Com o que viria acontecer nos próximos dias, menos tempo teriam juntos.
Resolveu ira
a casa de Mainha, onde o pessoal estaria fazendo mais salgados para o dia.
Chegando por lá, perguntou se poderia tomar um bom café com leite, acompanhado
de uma das maravilhosas broas produzidas na casa.
- Seu Moço,
senta naquela mesa no fundo do quintal. Eu te levo o café e quero prosear
contigo – ordenou Mainha.
Ela
relembrou a noite anterior, no momento da dança, quando Mereciano apareceu.
- Tu notou
a mudança de tempo, o que aconteceu?
- Não,
estava atento com Mainha e Mereciano.
- Bem, vou
te contar, o que aconteceu e o que comentam.
-
Comentários, comentários...
- No momento
em que Mereciano, aperreado, interrompeu a tua dança com Janaina, a noite que
era de lua clara foi tomada por nuvens escuras. O vento correu por toda a
festa, inclusive abalando algumas barracas. No alto mar formou-se uma tormenta
com raios e trovões. Quando você liberou Janaina para dançar com ele, tudo se
desfez, milagrosamente. As nuvens negras desapareceram, permitindo a lua a
voltar a brilhar, o vento parou e a tempestade que vinha do mar para a terra se
desfez. Os comentários são que teu orixá e o de Mereciano, em algum momento, baterão
de frente, e quando isso acontecer, a natureza vai se alterar, como começou a
acontecer, ontem. Isto foi profetizado pela Mãe Cida, Iyalorixá da Vila do
Encantado para Tia Délia, quando você apareceu por aqui.
- Isso é
bobagem.
- Apois, bobagem
ou não, depois que Janaina te conheceu ela desmanchou o compromisso com
Mereciano. Eles eram prometidos, desde jovens. Ele é apaixonado por ela.

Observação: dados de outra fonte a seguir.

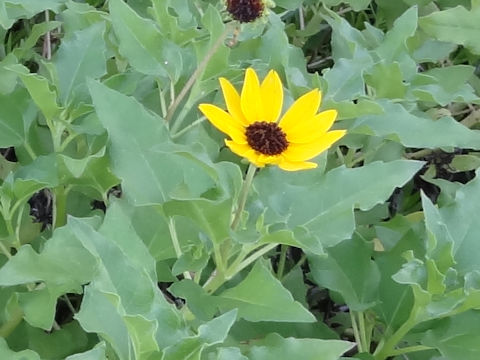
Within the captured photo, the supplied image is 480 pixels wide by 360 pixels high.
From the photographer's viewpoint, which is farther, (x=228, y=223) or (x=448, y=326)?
(x=448, y=326)

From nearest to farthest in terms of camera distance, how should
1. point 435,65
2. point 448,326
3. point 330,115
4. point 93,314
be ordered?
point 93,314 → point 330,115 → point 448,326 → point 435,65

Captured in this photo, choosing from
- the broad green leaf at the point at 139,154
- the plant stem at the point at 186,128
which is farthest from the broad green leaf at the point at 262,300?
the plant stem at the point at 186,128

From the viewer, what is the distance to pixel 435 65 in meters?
1.66

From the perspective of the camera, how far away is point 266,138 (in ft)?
2.77

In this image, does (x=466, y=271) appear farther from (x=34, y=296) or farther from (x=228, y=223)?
(x=34, y=296)

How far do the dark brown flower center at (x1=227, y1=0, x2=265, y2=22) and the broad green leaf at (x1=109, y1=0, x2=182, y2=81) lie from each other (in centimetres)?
15

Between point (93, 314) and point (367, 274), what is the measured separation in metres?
0.45

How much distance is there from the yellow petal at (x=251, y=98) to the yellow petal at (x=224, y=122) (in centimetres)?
4

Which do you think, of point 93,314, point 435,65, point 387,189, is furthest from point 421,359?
point 435,65

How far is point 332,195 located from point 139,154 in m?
0.23

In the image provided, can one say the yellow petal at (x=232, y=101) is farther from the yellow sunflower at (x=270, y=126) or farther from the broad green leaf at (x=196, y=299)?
the broad green leaf at (x=196, y=299)

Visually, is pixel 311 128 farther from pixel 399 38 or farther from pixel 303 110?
pixel 399 38

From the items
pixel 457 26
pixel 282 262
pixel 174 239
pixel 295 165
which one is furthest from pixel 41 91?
pixel 457 26

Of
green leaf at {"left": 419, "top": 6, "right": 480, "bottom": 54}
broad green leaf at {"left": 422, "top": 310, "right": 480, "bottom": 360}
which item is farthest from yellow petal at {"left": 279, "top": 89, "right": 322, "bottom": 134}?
green leaf at {"left": 419, "top": 6, "right": 480, "bottom": 54}
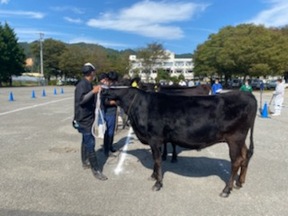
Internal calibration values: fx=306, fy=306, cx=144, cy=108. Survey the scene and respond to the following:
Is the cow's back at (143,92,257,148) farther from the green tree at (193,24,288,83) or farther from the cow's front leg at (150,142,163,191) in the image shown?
the green tree at (193,24,288,83)

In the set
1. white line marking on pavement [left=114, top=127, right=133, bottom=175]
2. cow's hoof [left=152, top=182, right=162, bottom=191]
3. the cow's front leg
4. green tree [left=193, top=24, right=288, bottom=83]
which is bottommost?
white line marking on pavement [left=114, top=127, right=133, bottom=175]

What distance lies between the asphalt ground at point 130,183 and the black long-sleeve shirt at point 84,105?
102 centimetres

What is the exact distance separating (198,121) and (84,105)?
2045 mm

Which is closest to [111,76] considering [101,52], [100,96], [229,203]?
[100,96]

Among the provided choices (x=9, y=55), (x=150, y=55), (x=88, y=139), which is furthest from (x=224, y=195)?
(x=150, y=55)

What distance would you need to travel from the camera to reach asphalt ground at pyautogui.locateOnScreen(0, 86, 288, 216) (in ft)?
14.3

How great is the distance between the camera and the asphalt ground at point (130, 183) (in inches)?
171

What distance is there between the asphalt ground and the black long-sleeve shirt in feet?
3.36

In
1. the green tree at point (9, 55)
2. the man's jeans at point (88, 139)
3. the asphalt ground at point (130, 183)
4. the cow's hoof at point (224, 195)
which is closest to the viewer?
the asphalt ground at point (130, 183)

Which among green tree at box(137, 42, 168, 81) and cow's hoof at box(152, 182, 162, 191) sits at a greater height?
green tree at box(137, 42, 168, 81)

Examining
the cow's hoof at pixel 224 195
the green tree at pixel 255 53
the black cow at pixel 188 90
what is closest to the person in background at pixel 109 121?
the black cow at pixel 188 90

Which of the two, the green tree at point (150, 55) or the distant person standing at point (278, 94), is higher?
the green tree at point (150, 55)

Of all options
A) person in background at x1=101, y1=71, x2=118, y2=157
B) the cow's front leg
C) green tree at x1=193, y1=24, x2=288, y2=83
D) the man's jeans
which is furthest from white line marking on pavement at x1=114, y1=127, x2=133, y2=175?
green tree at x1=193, y1=24, x2=288, y2=83

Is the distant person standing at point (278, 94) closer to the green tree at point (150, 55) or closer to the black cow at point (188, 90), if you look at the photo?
the black cow at point (188, 90)
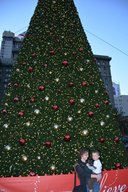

Apaixonado não, doido por ela. É uma pessoa boa no seu normal, mas facilmente
se torna violento, passional. Todos temem a reação dele contigo. É de
conhecimento geral essa história e todo mundo ficou em suspense, quando ocorreu
o de ontem. Não vá dar uma de besta.
- Mainha, no
bate-papo que nós dois tivemos com ela, observei ser uma pessoa com uma desenvoltura maior que as pessoas da cidade. É agil no conversar e
possui boas argumentações. Como é possível?
- Ela ficou
órfã quando tinha uns 14 anos. Perdeu o pai na pesca e a mãe de doença, em
pouco mais de dois meses. Ficou aos cuidados de sua tia Dica. A comunidade
as ajudou com comida, mas, passaram dificuldades. Tiveram muitos dias de
precisão. Sua tia fazia parte da Legião do Coração de Jesus. Quando ia, levava
a menina junto. Era uma luz no meio da velharada. Sempre alegre, bem disposta e
disponível a atender qualquer um. Eu e a Antônia, presidente da Legião, nos
interessamos por ela. Tinha acabado os estudos que a cidade fornecia, porém,
havia a professora Isabel que também se encantava com a menina, notava que
tinha um interesse e uma inteligência que a diferenciava dos outros. As duas,
fornecendo condições para a professora Isabel, conseguimos que ela tivesse uma
educação além do normal da cidade.
Quando tinha
17 anos, a Cíntia, vice-presidente da Legião e esposa do Aristides, filho do
Coronel Cupertino, indicou a menina para trabalhar nos escritórios da empresa.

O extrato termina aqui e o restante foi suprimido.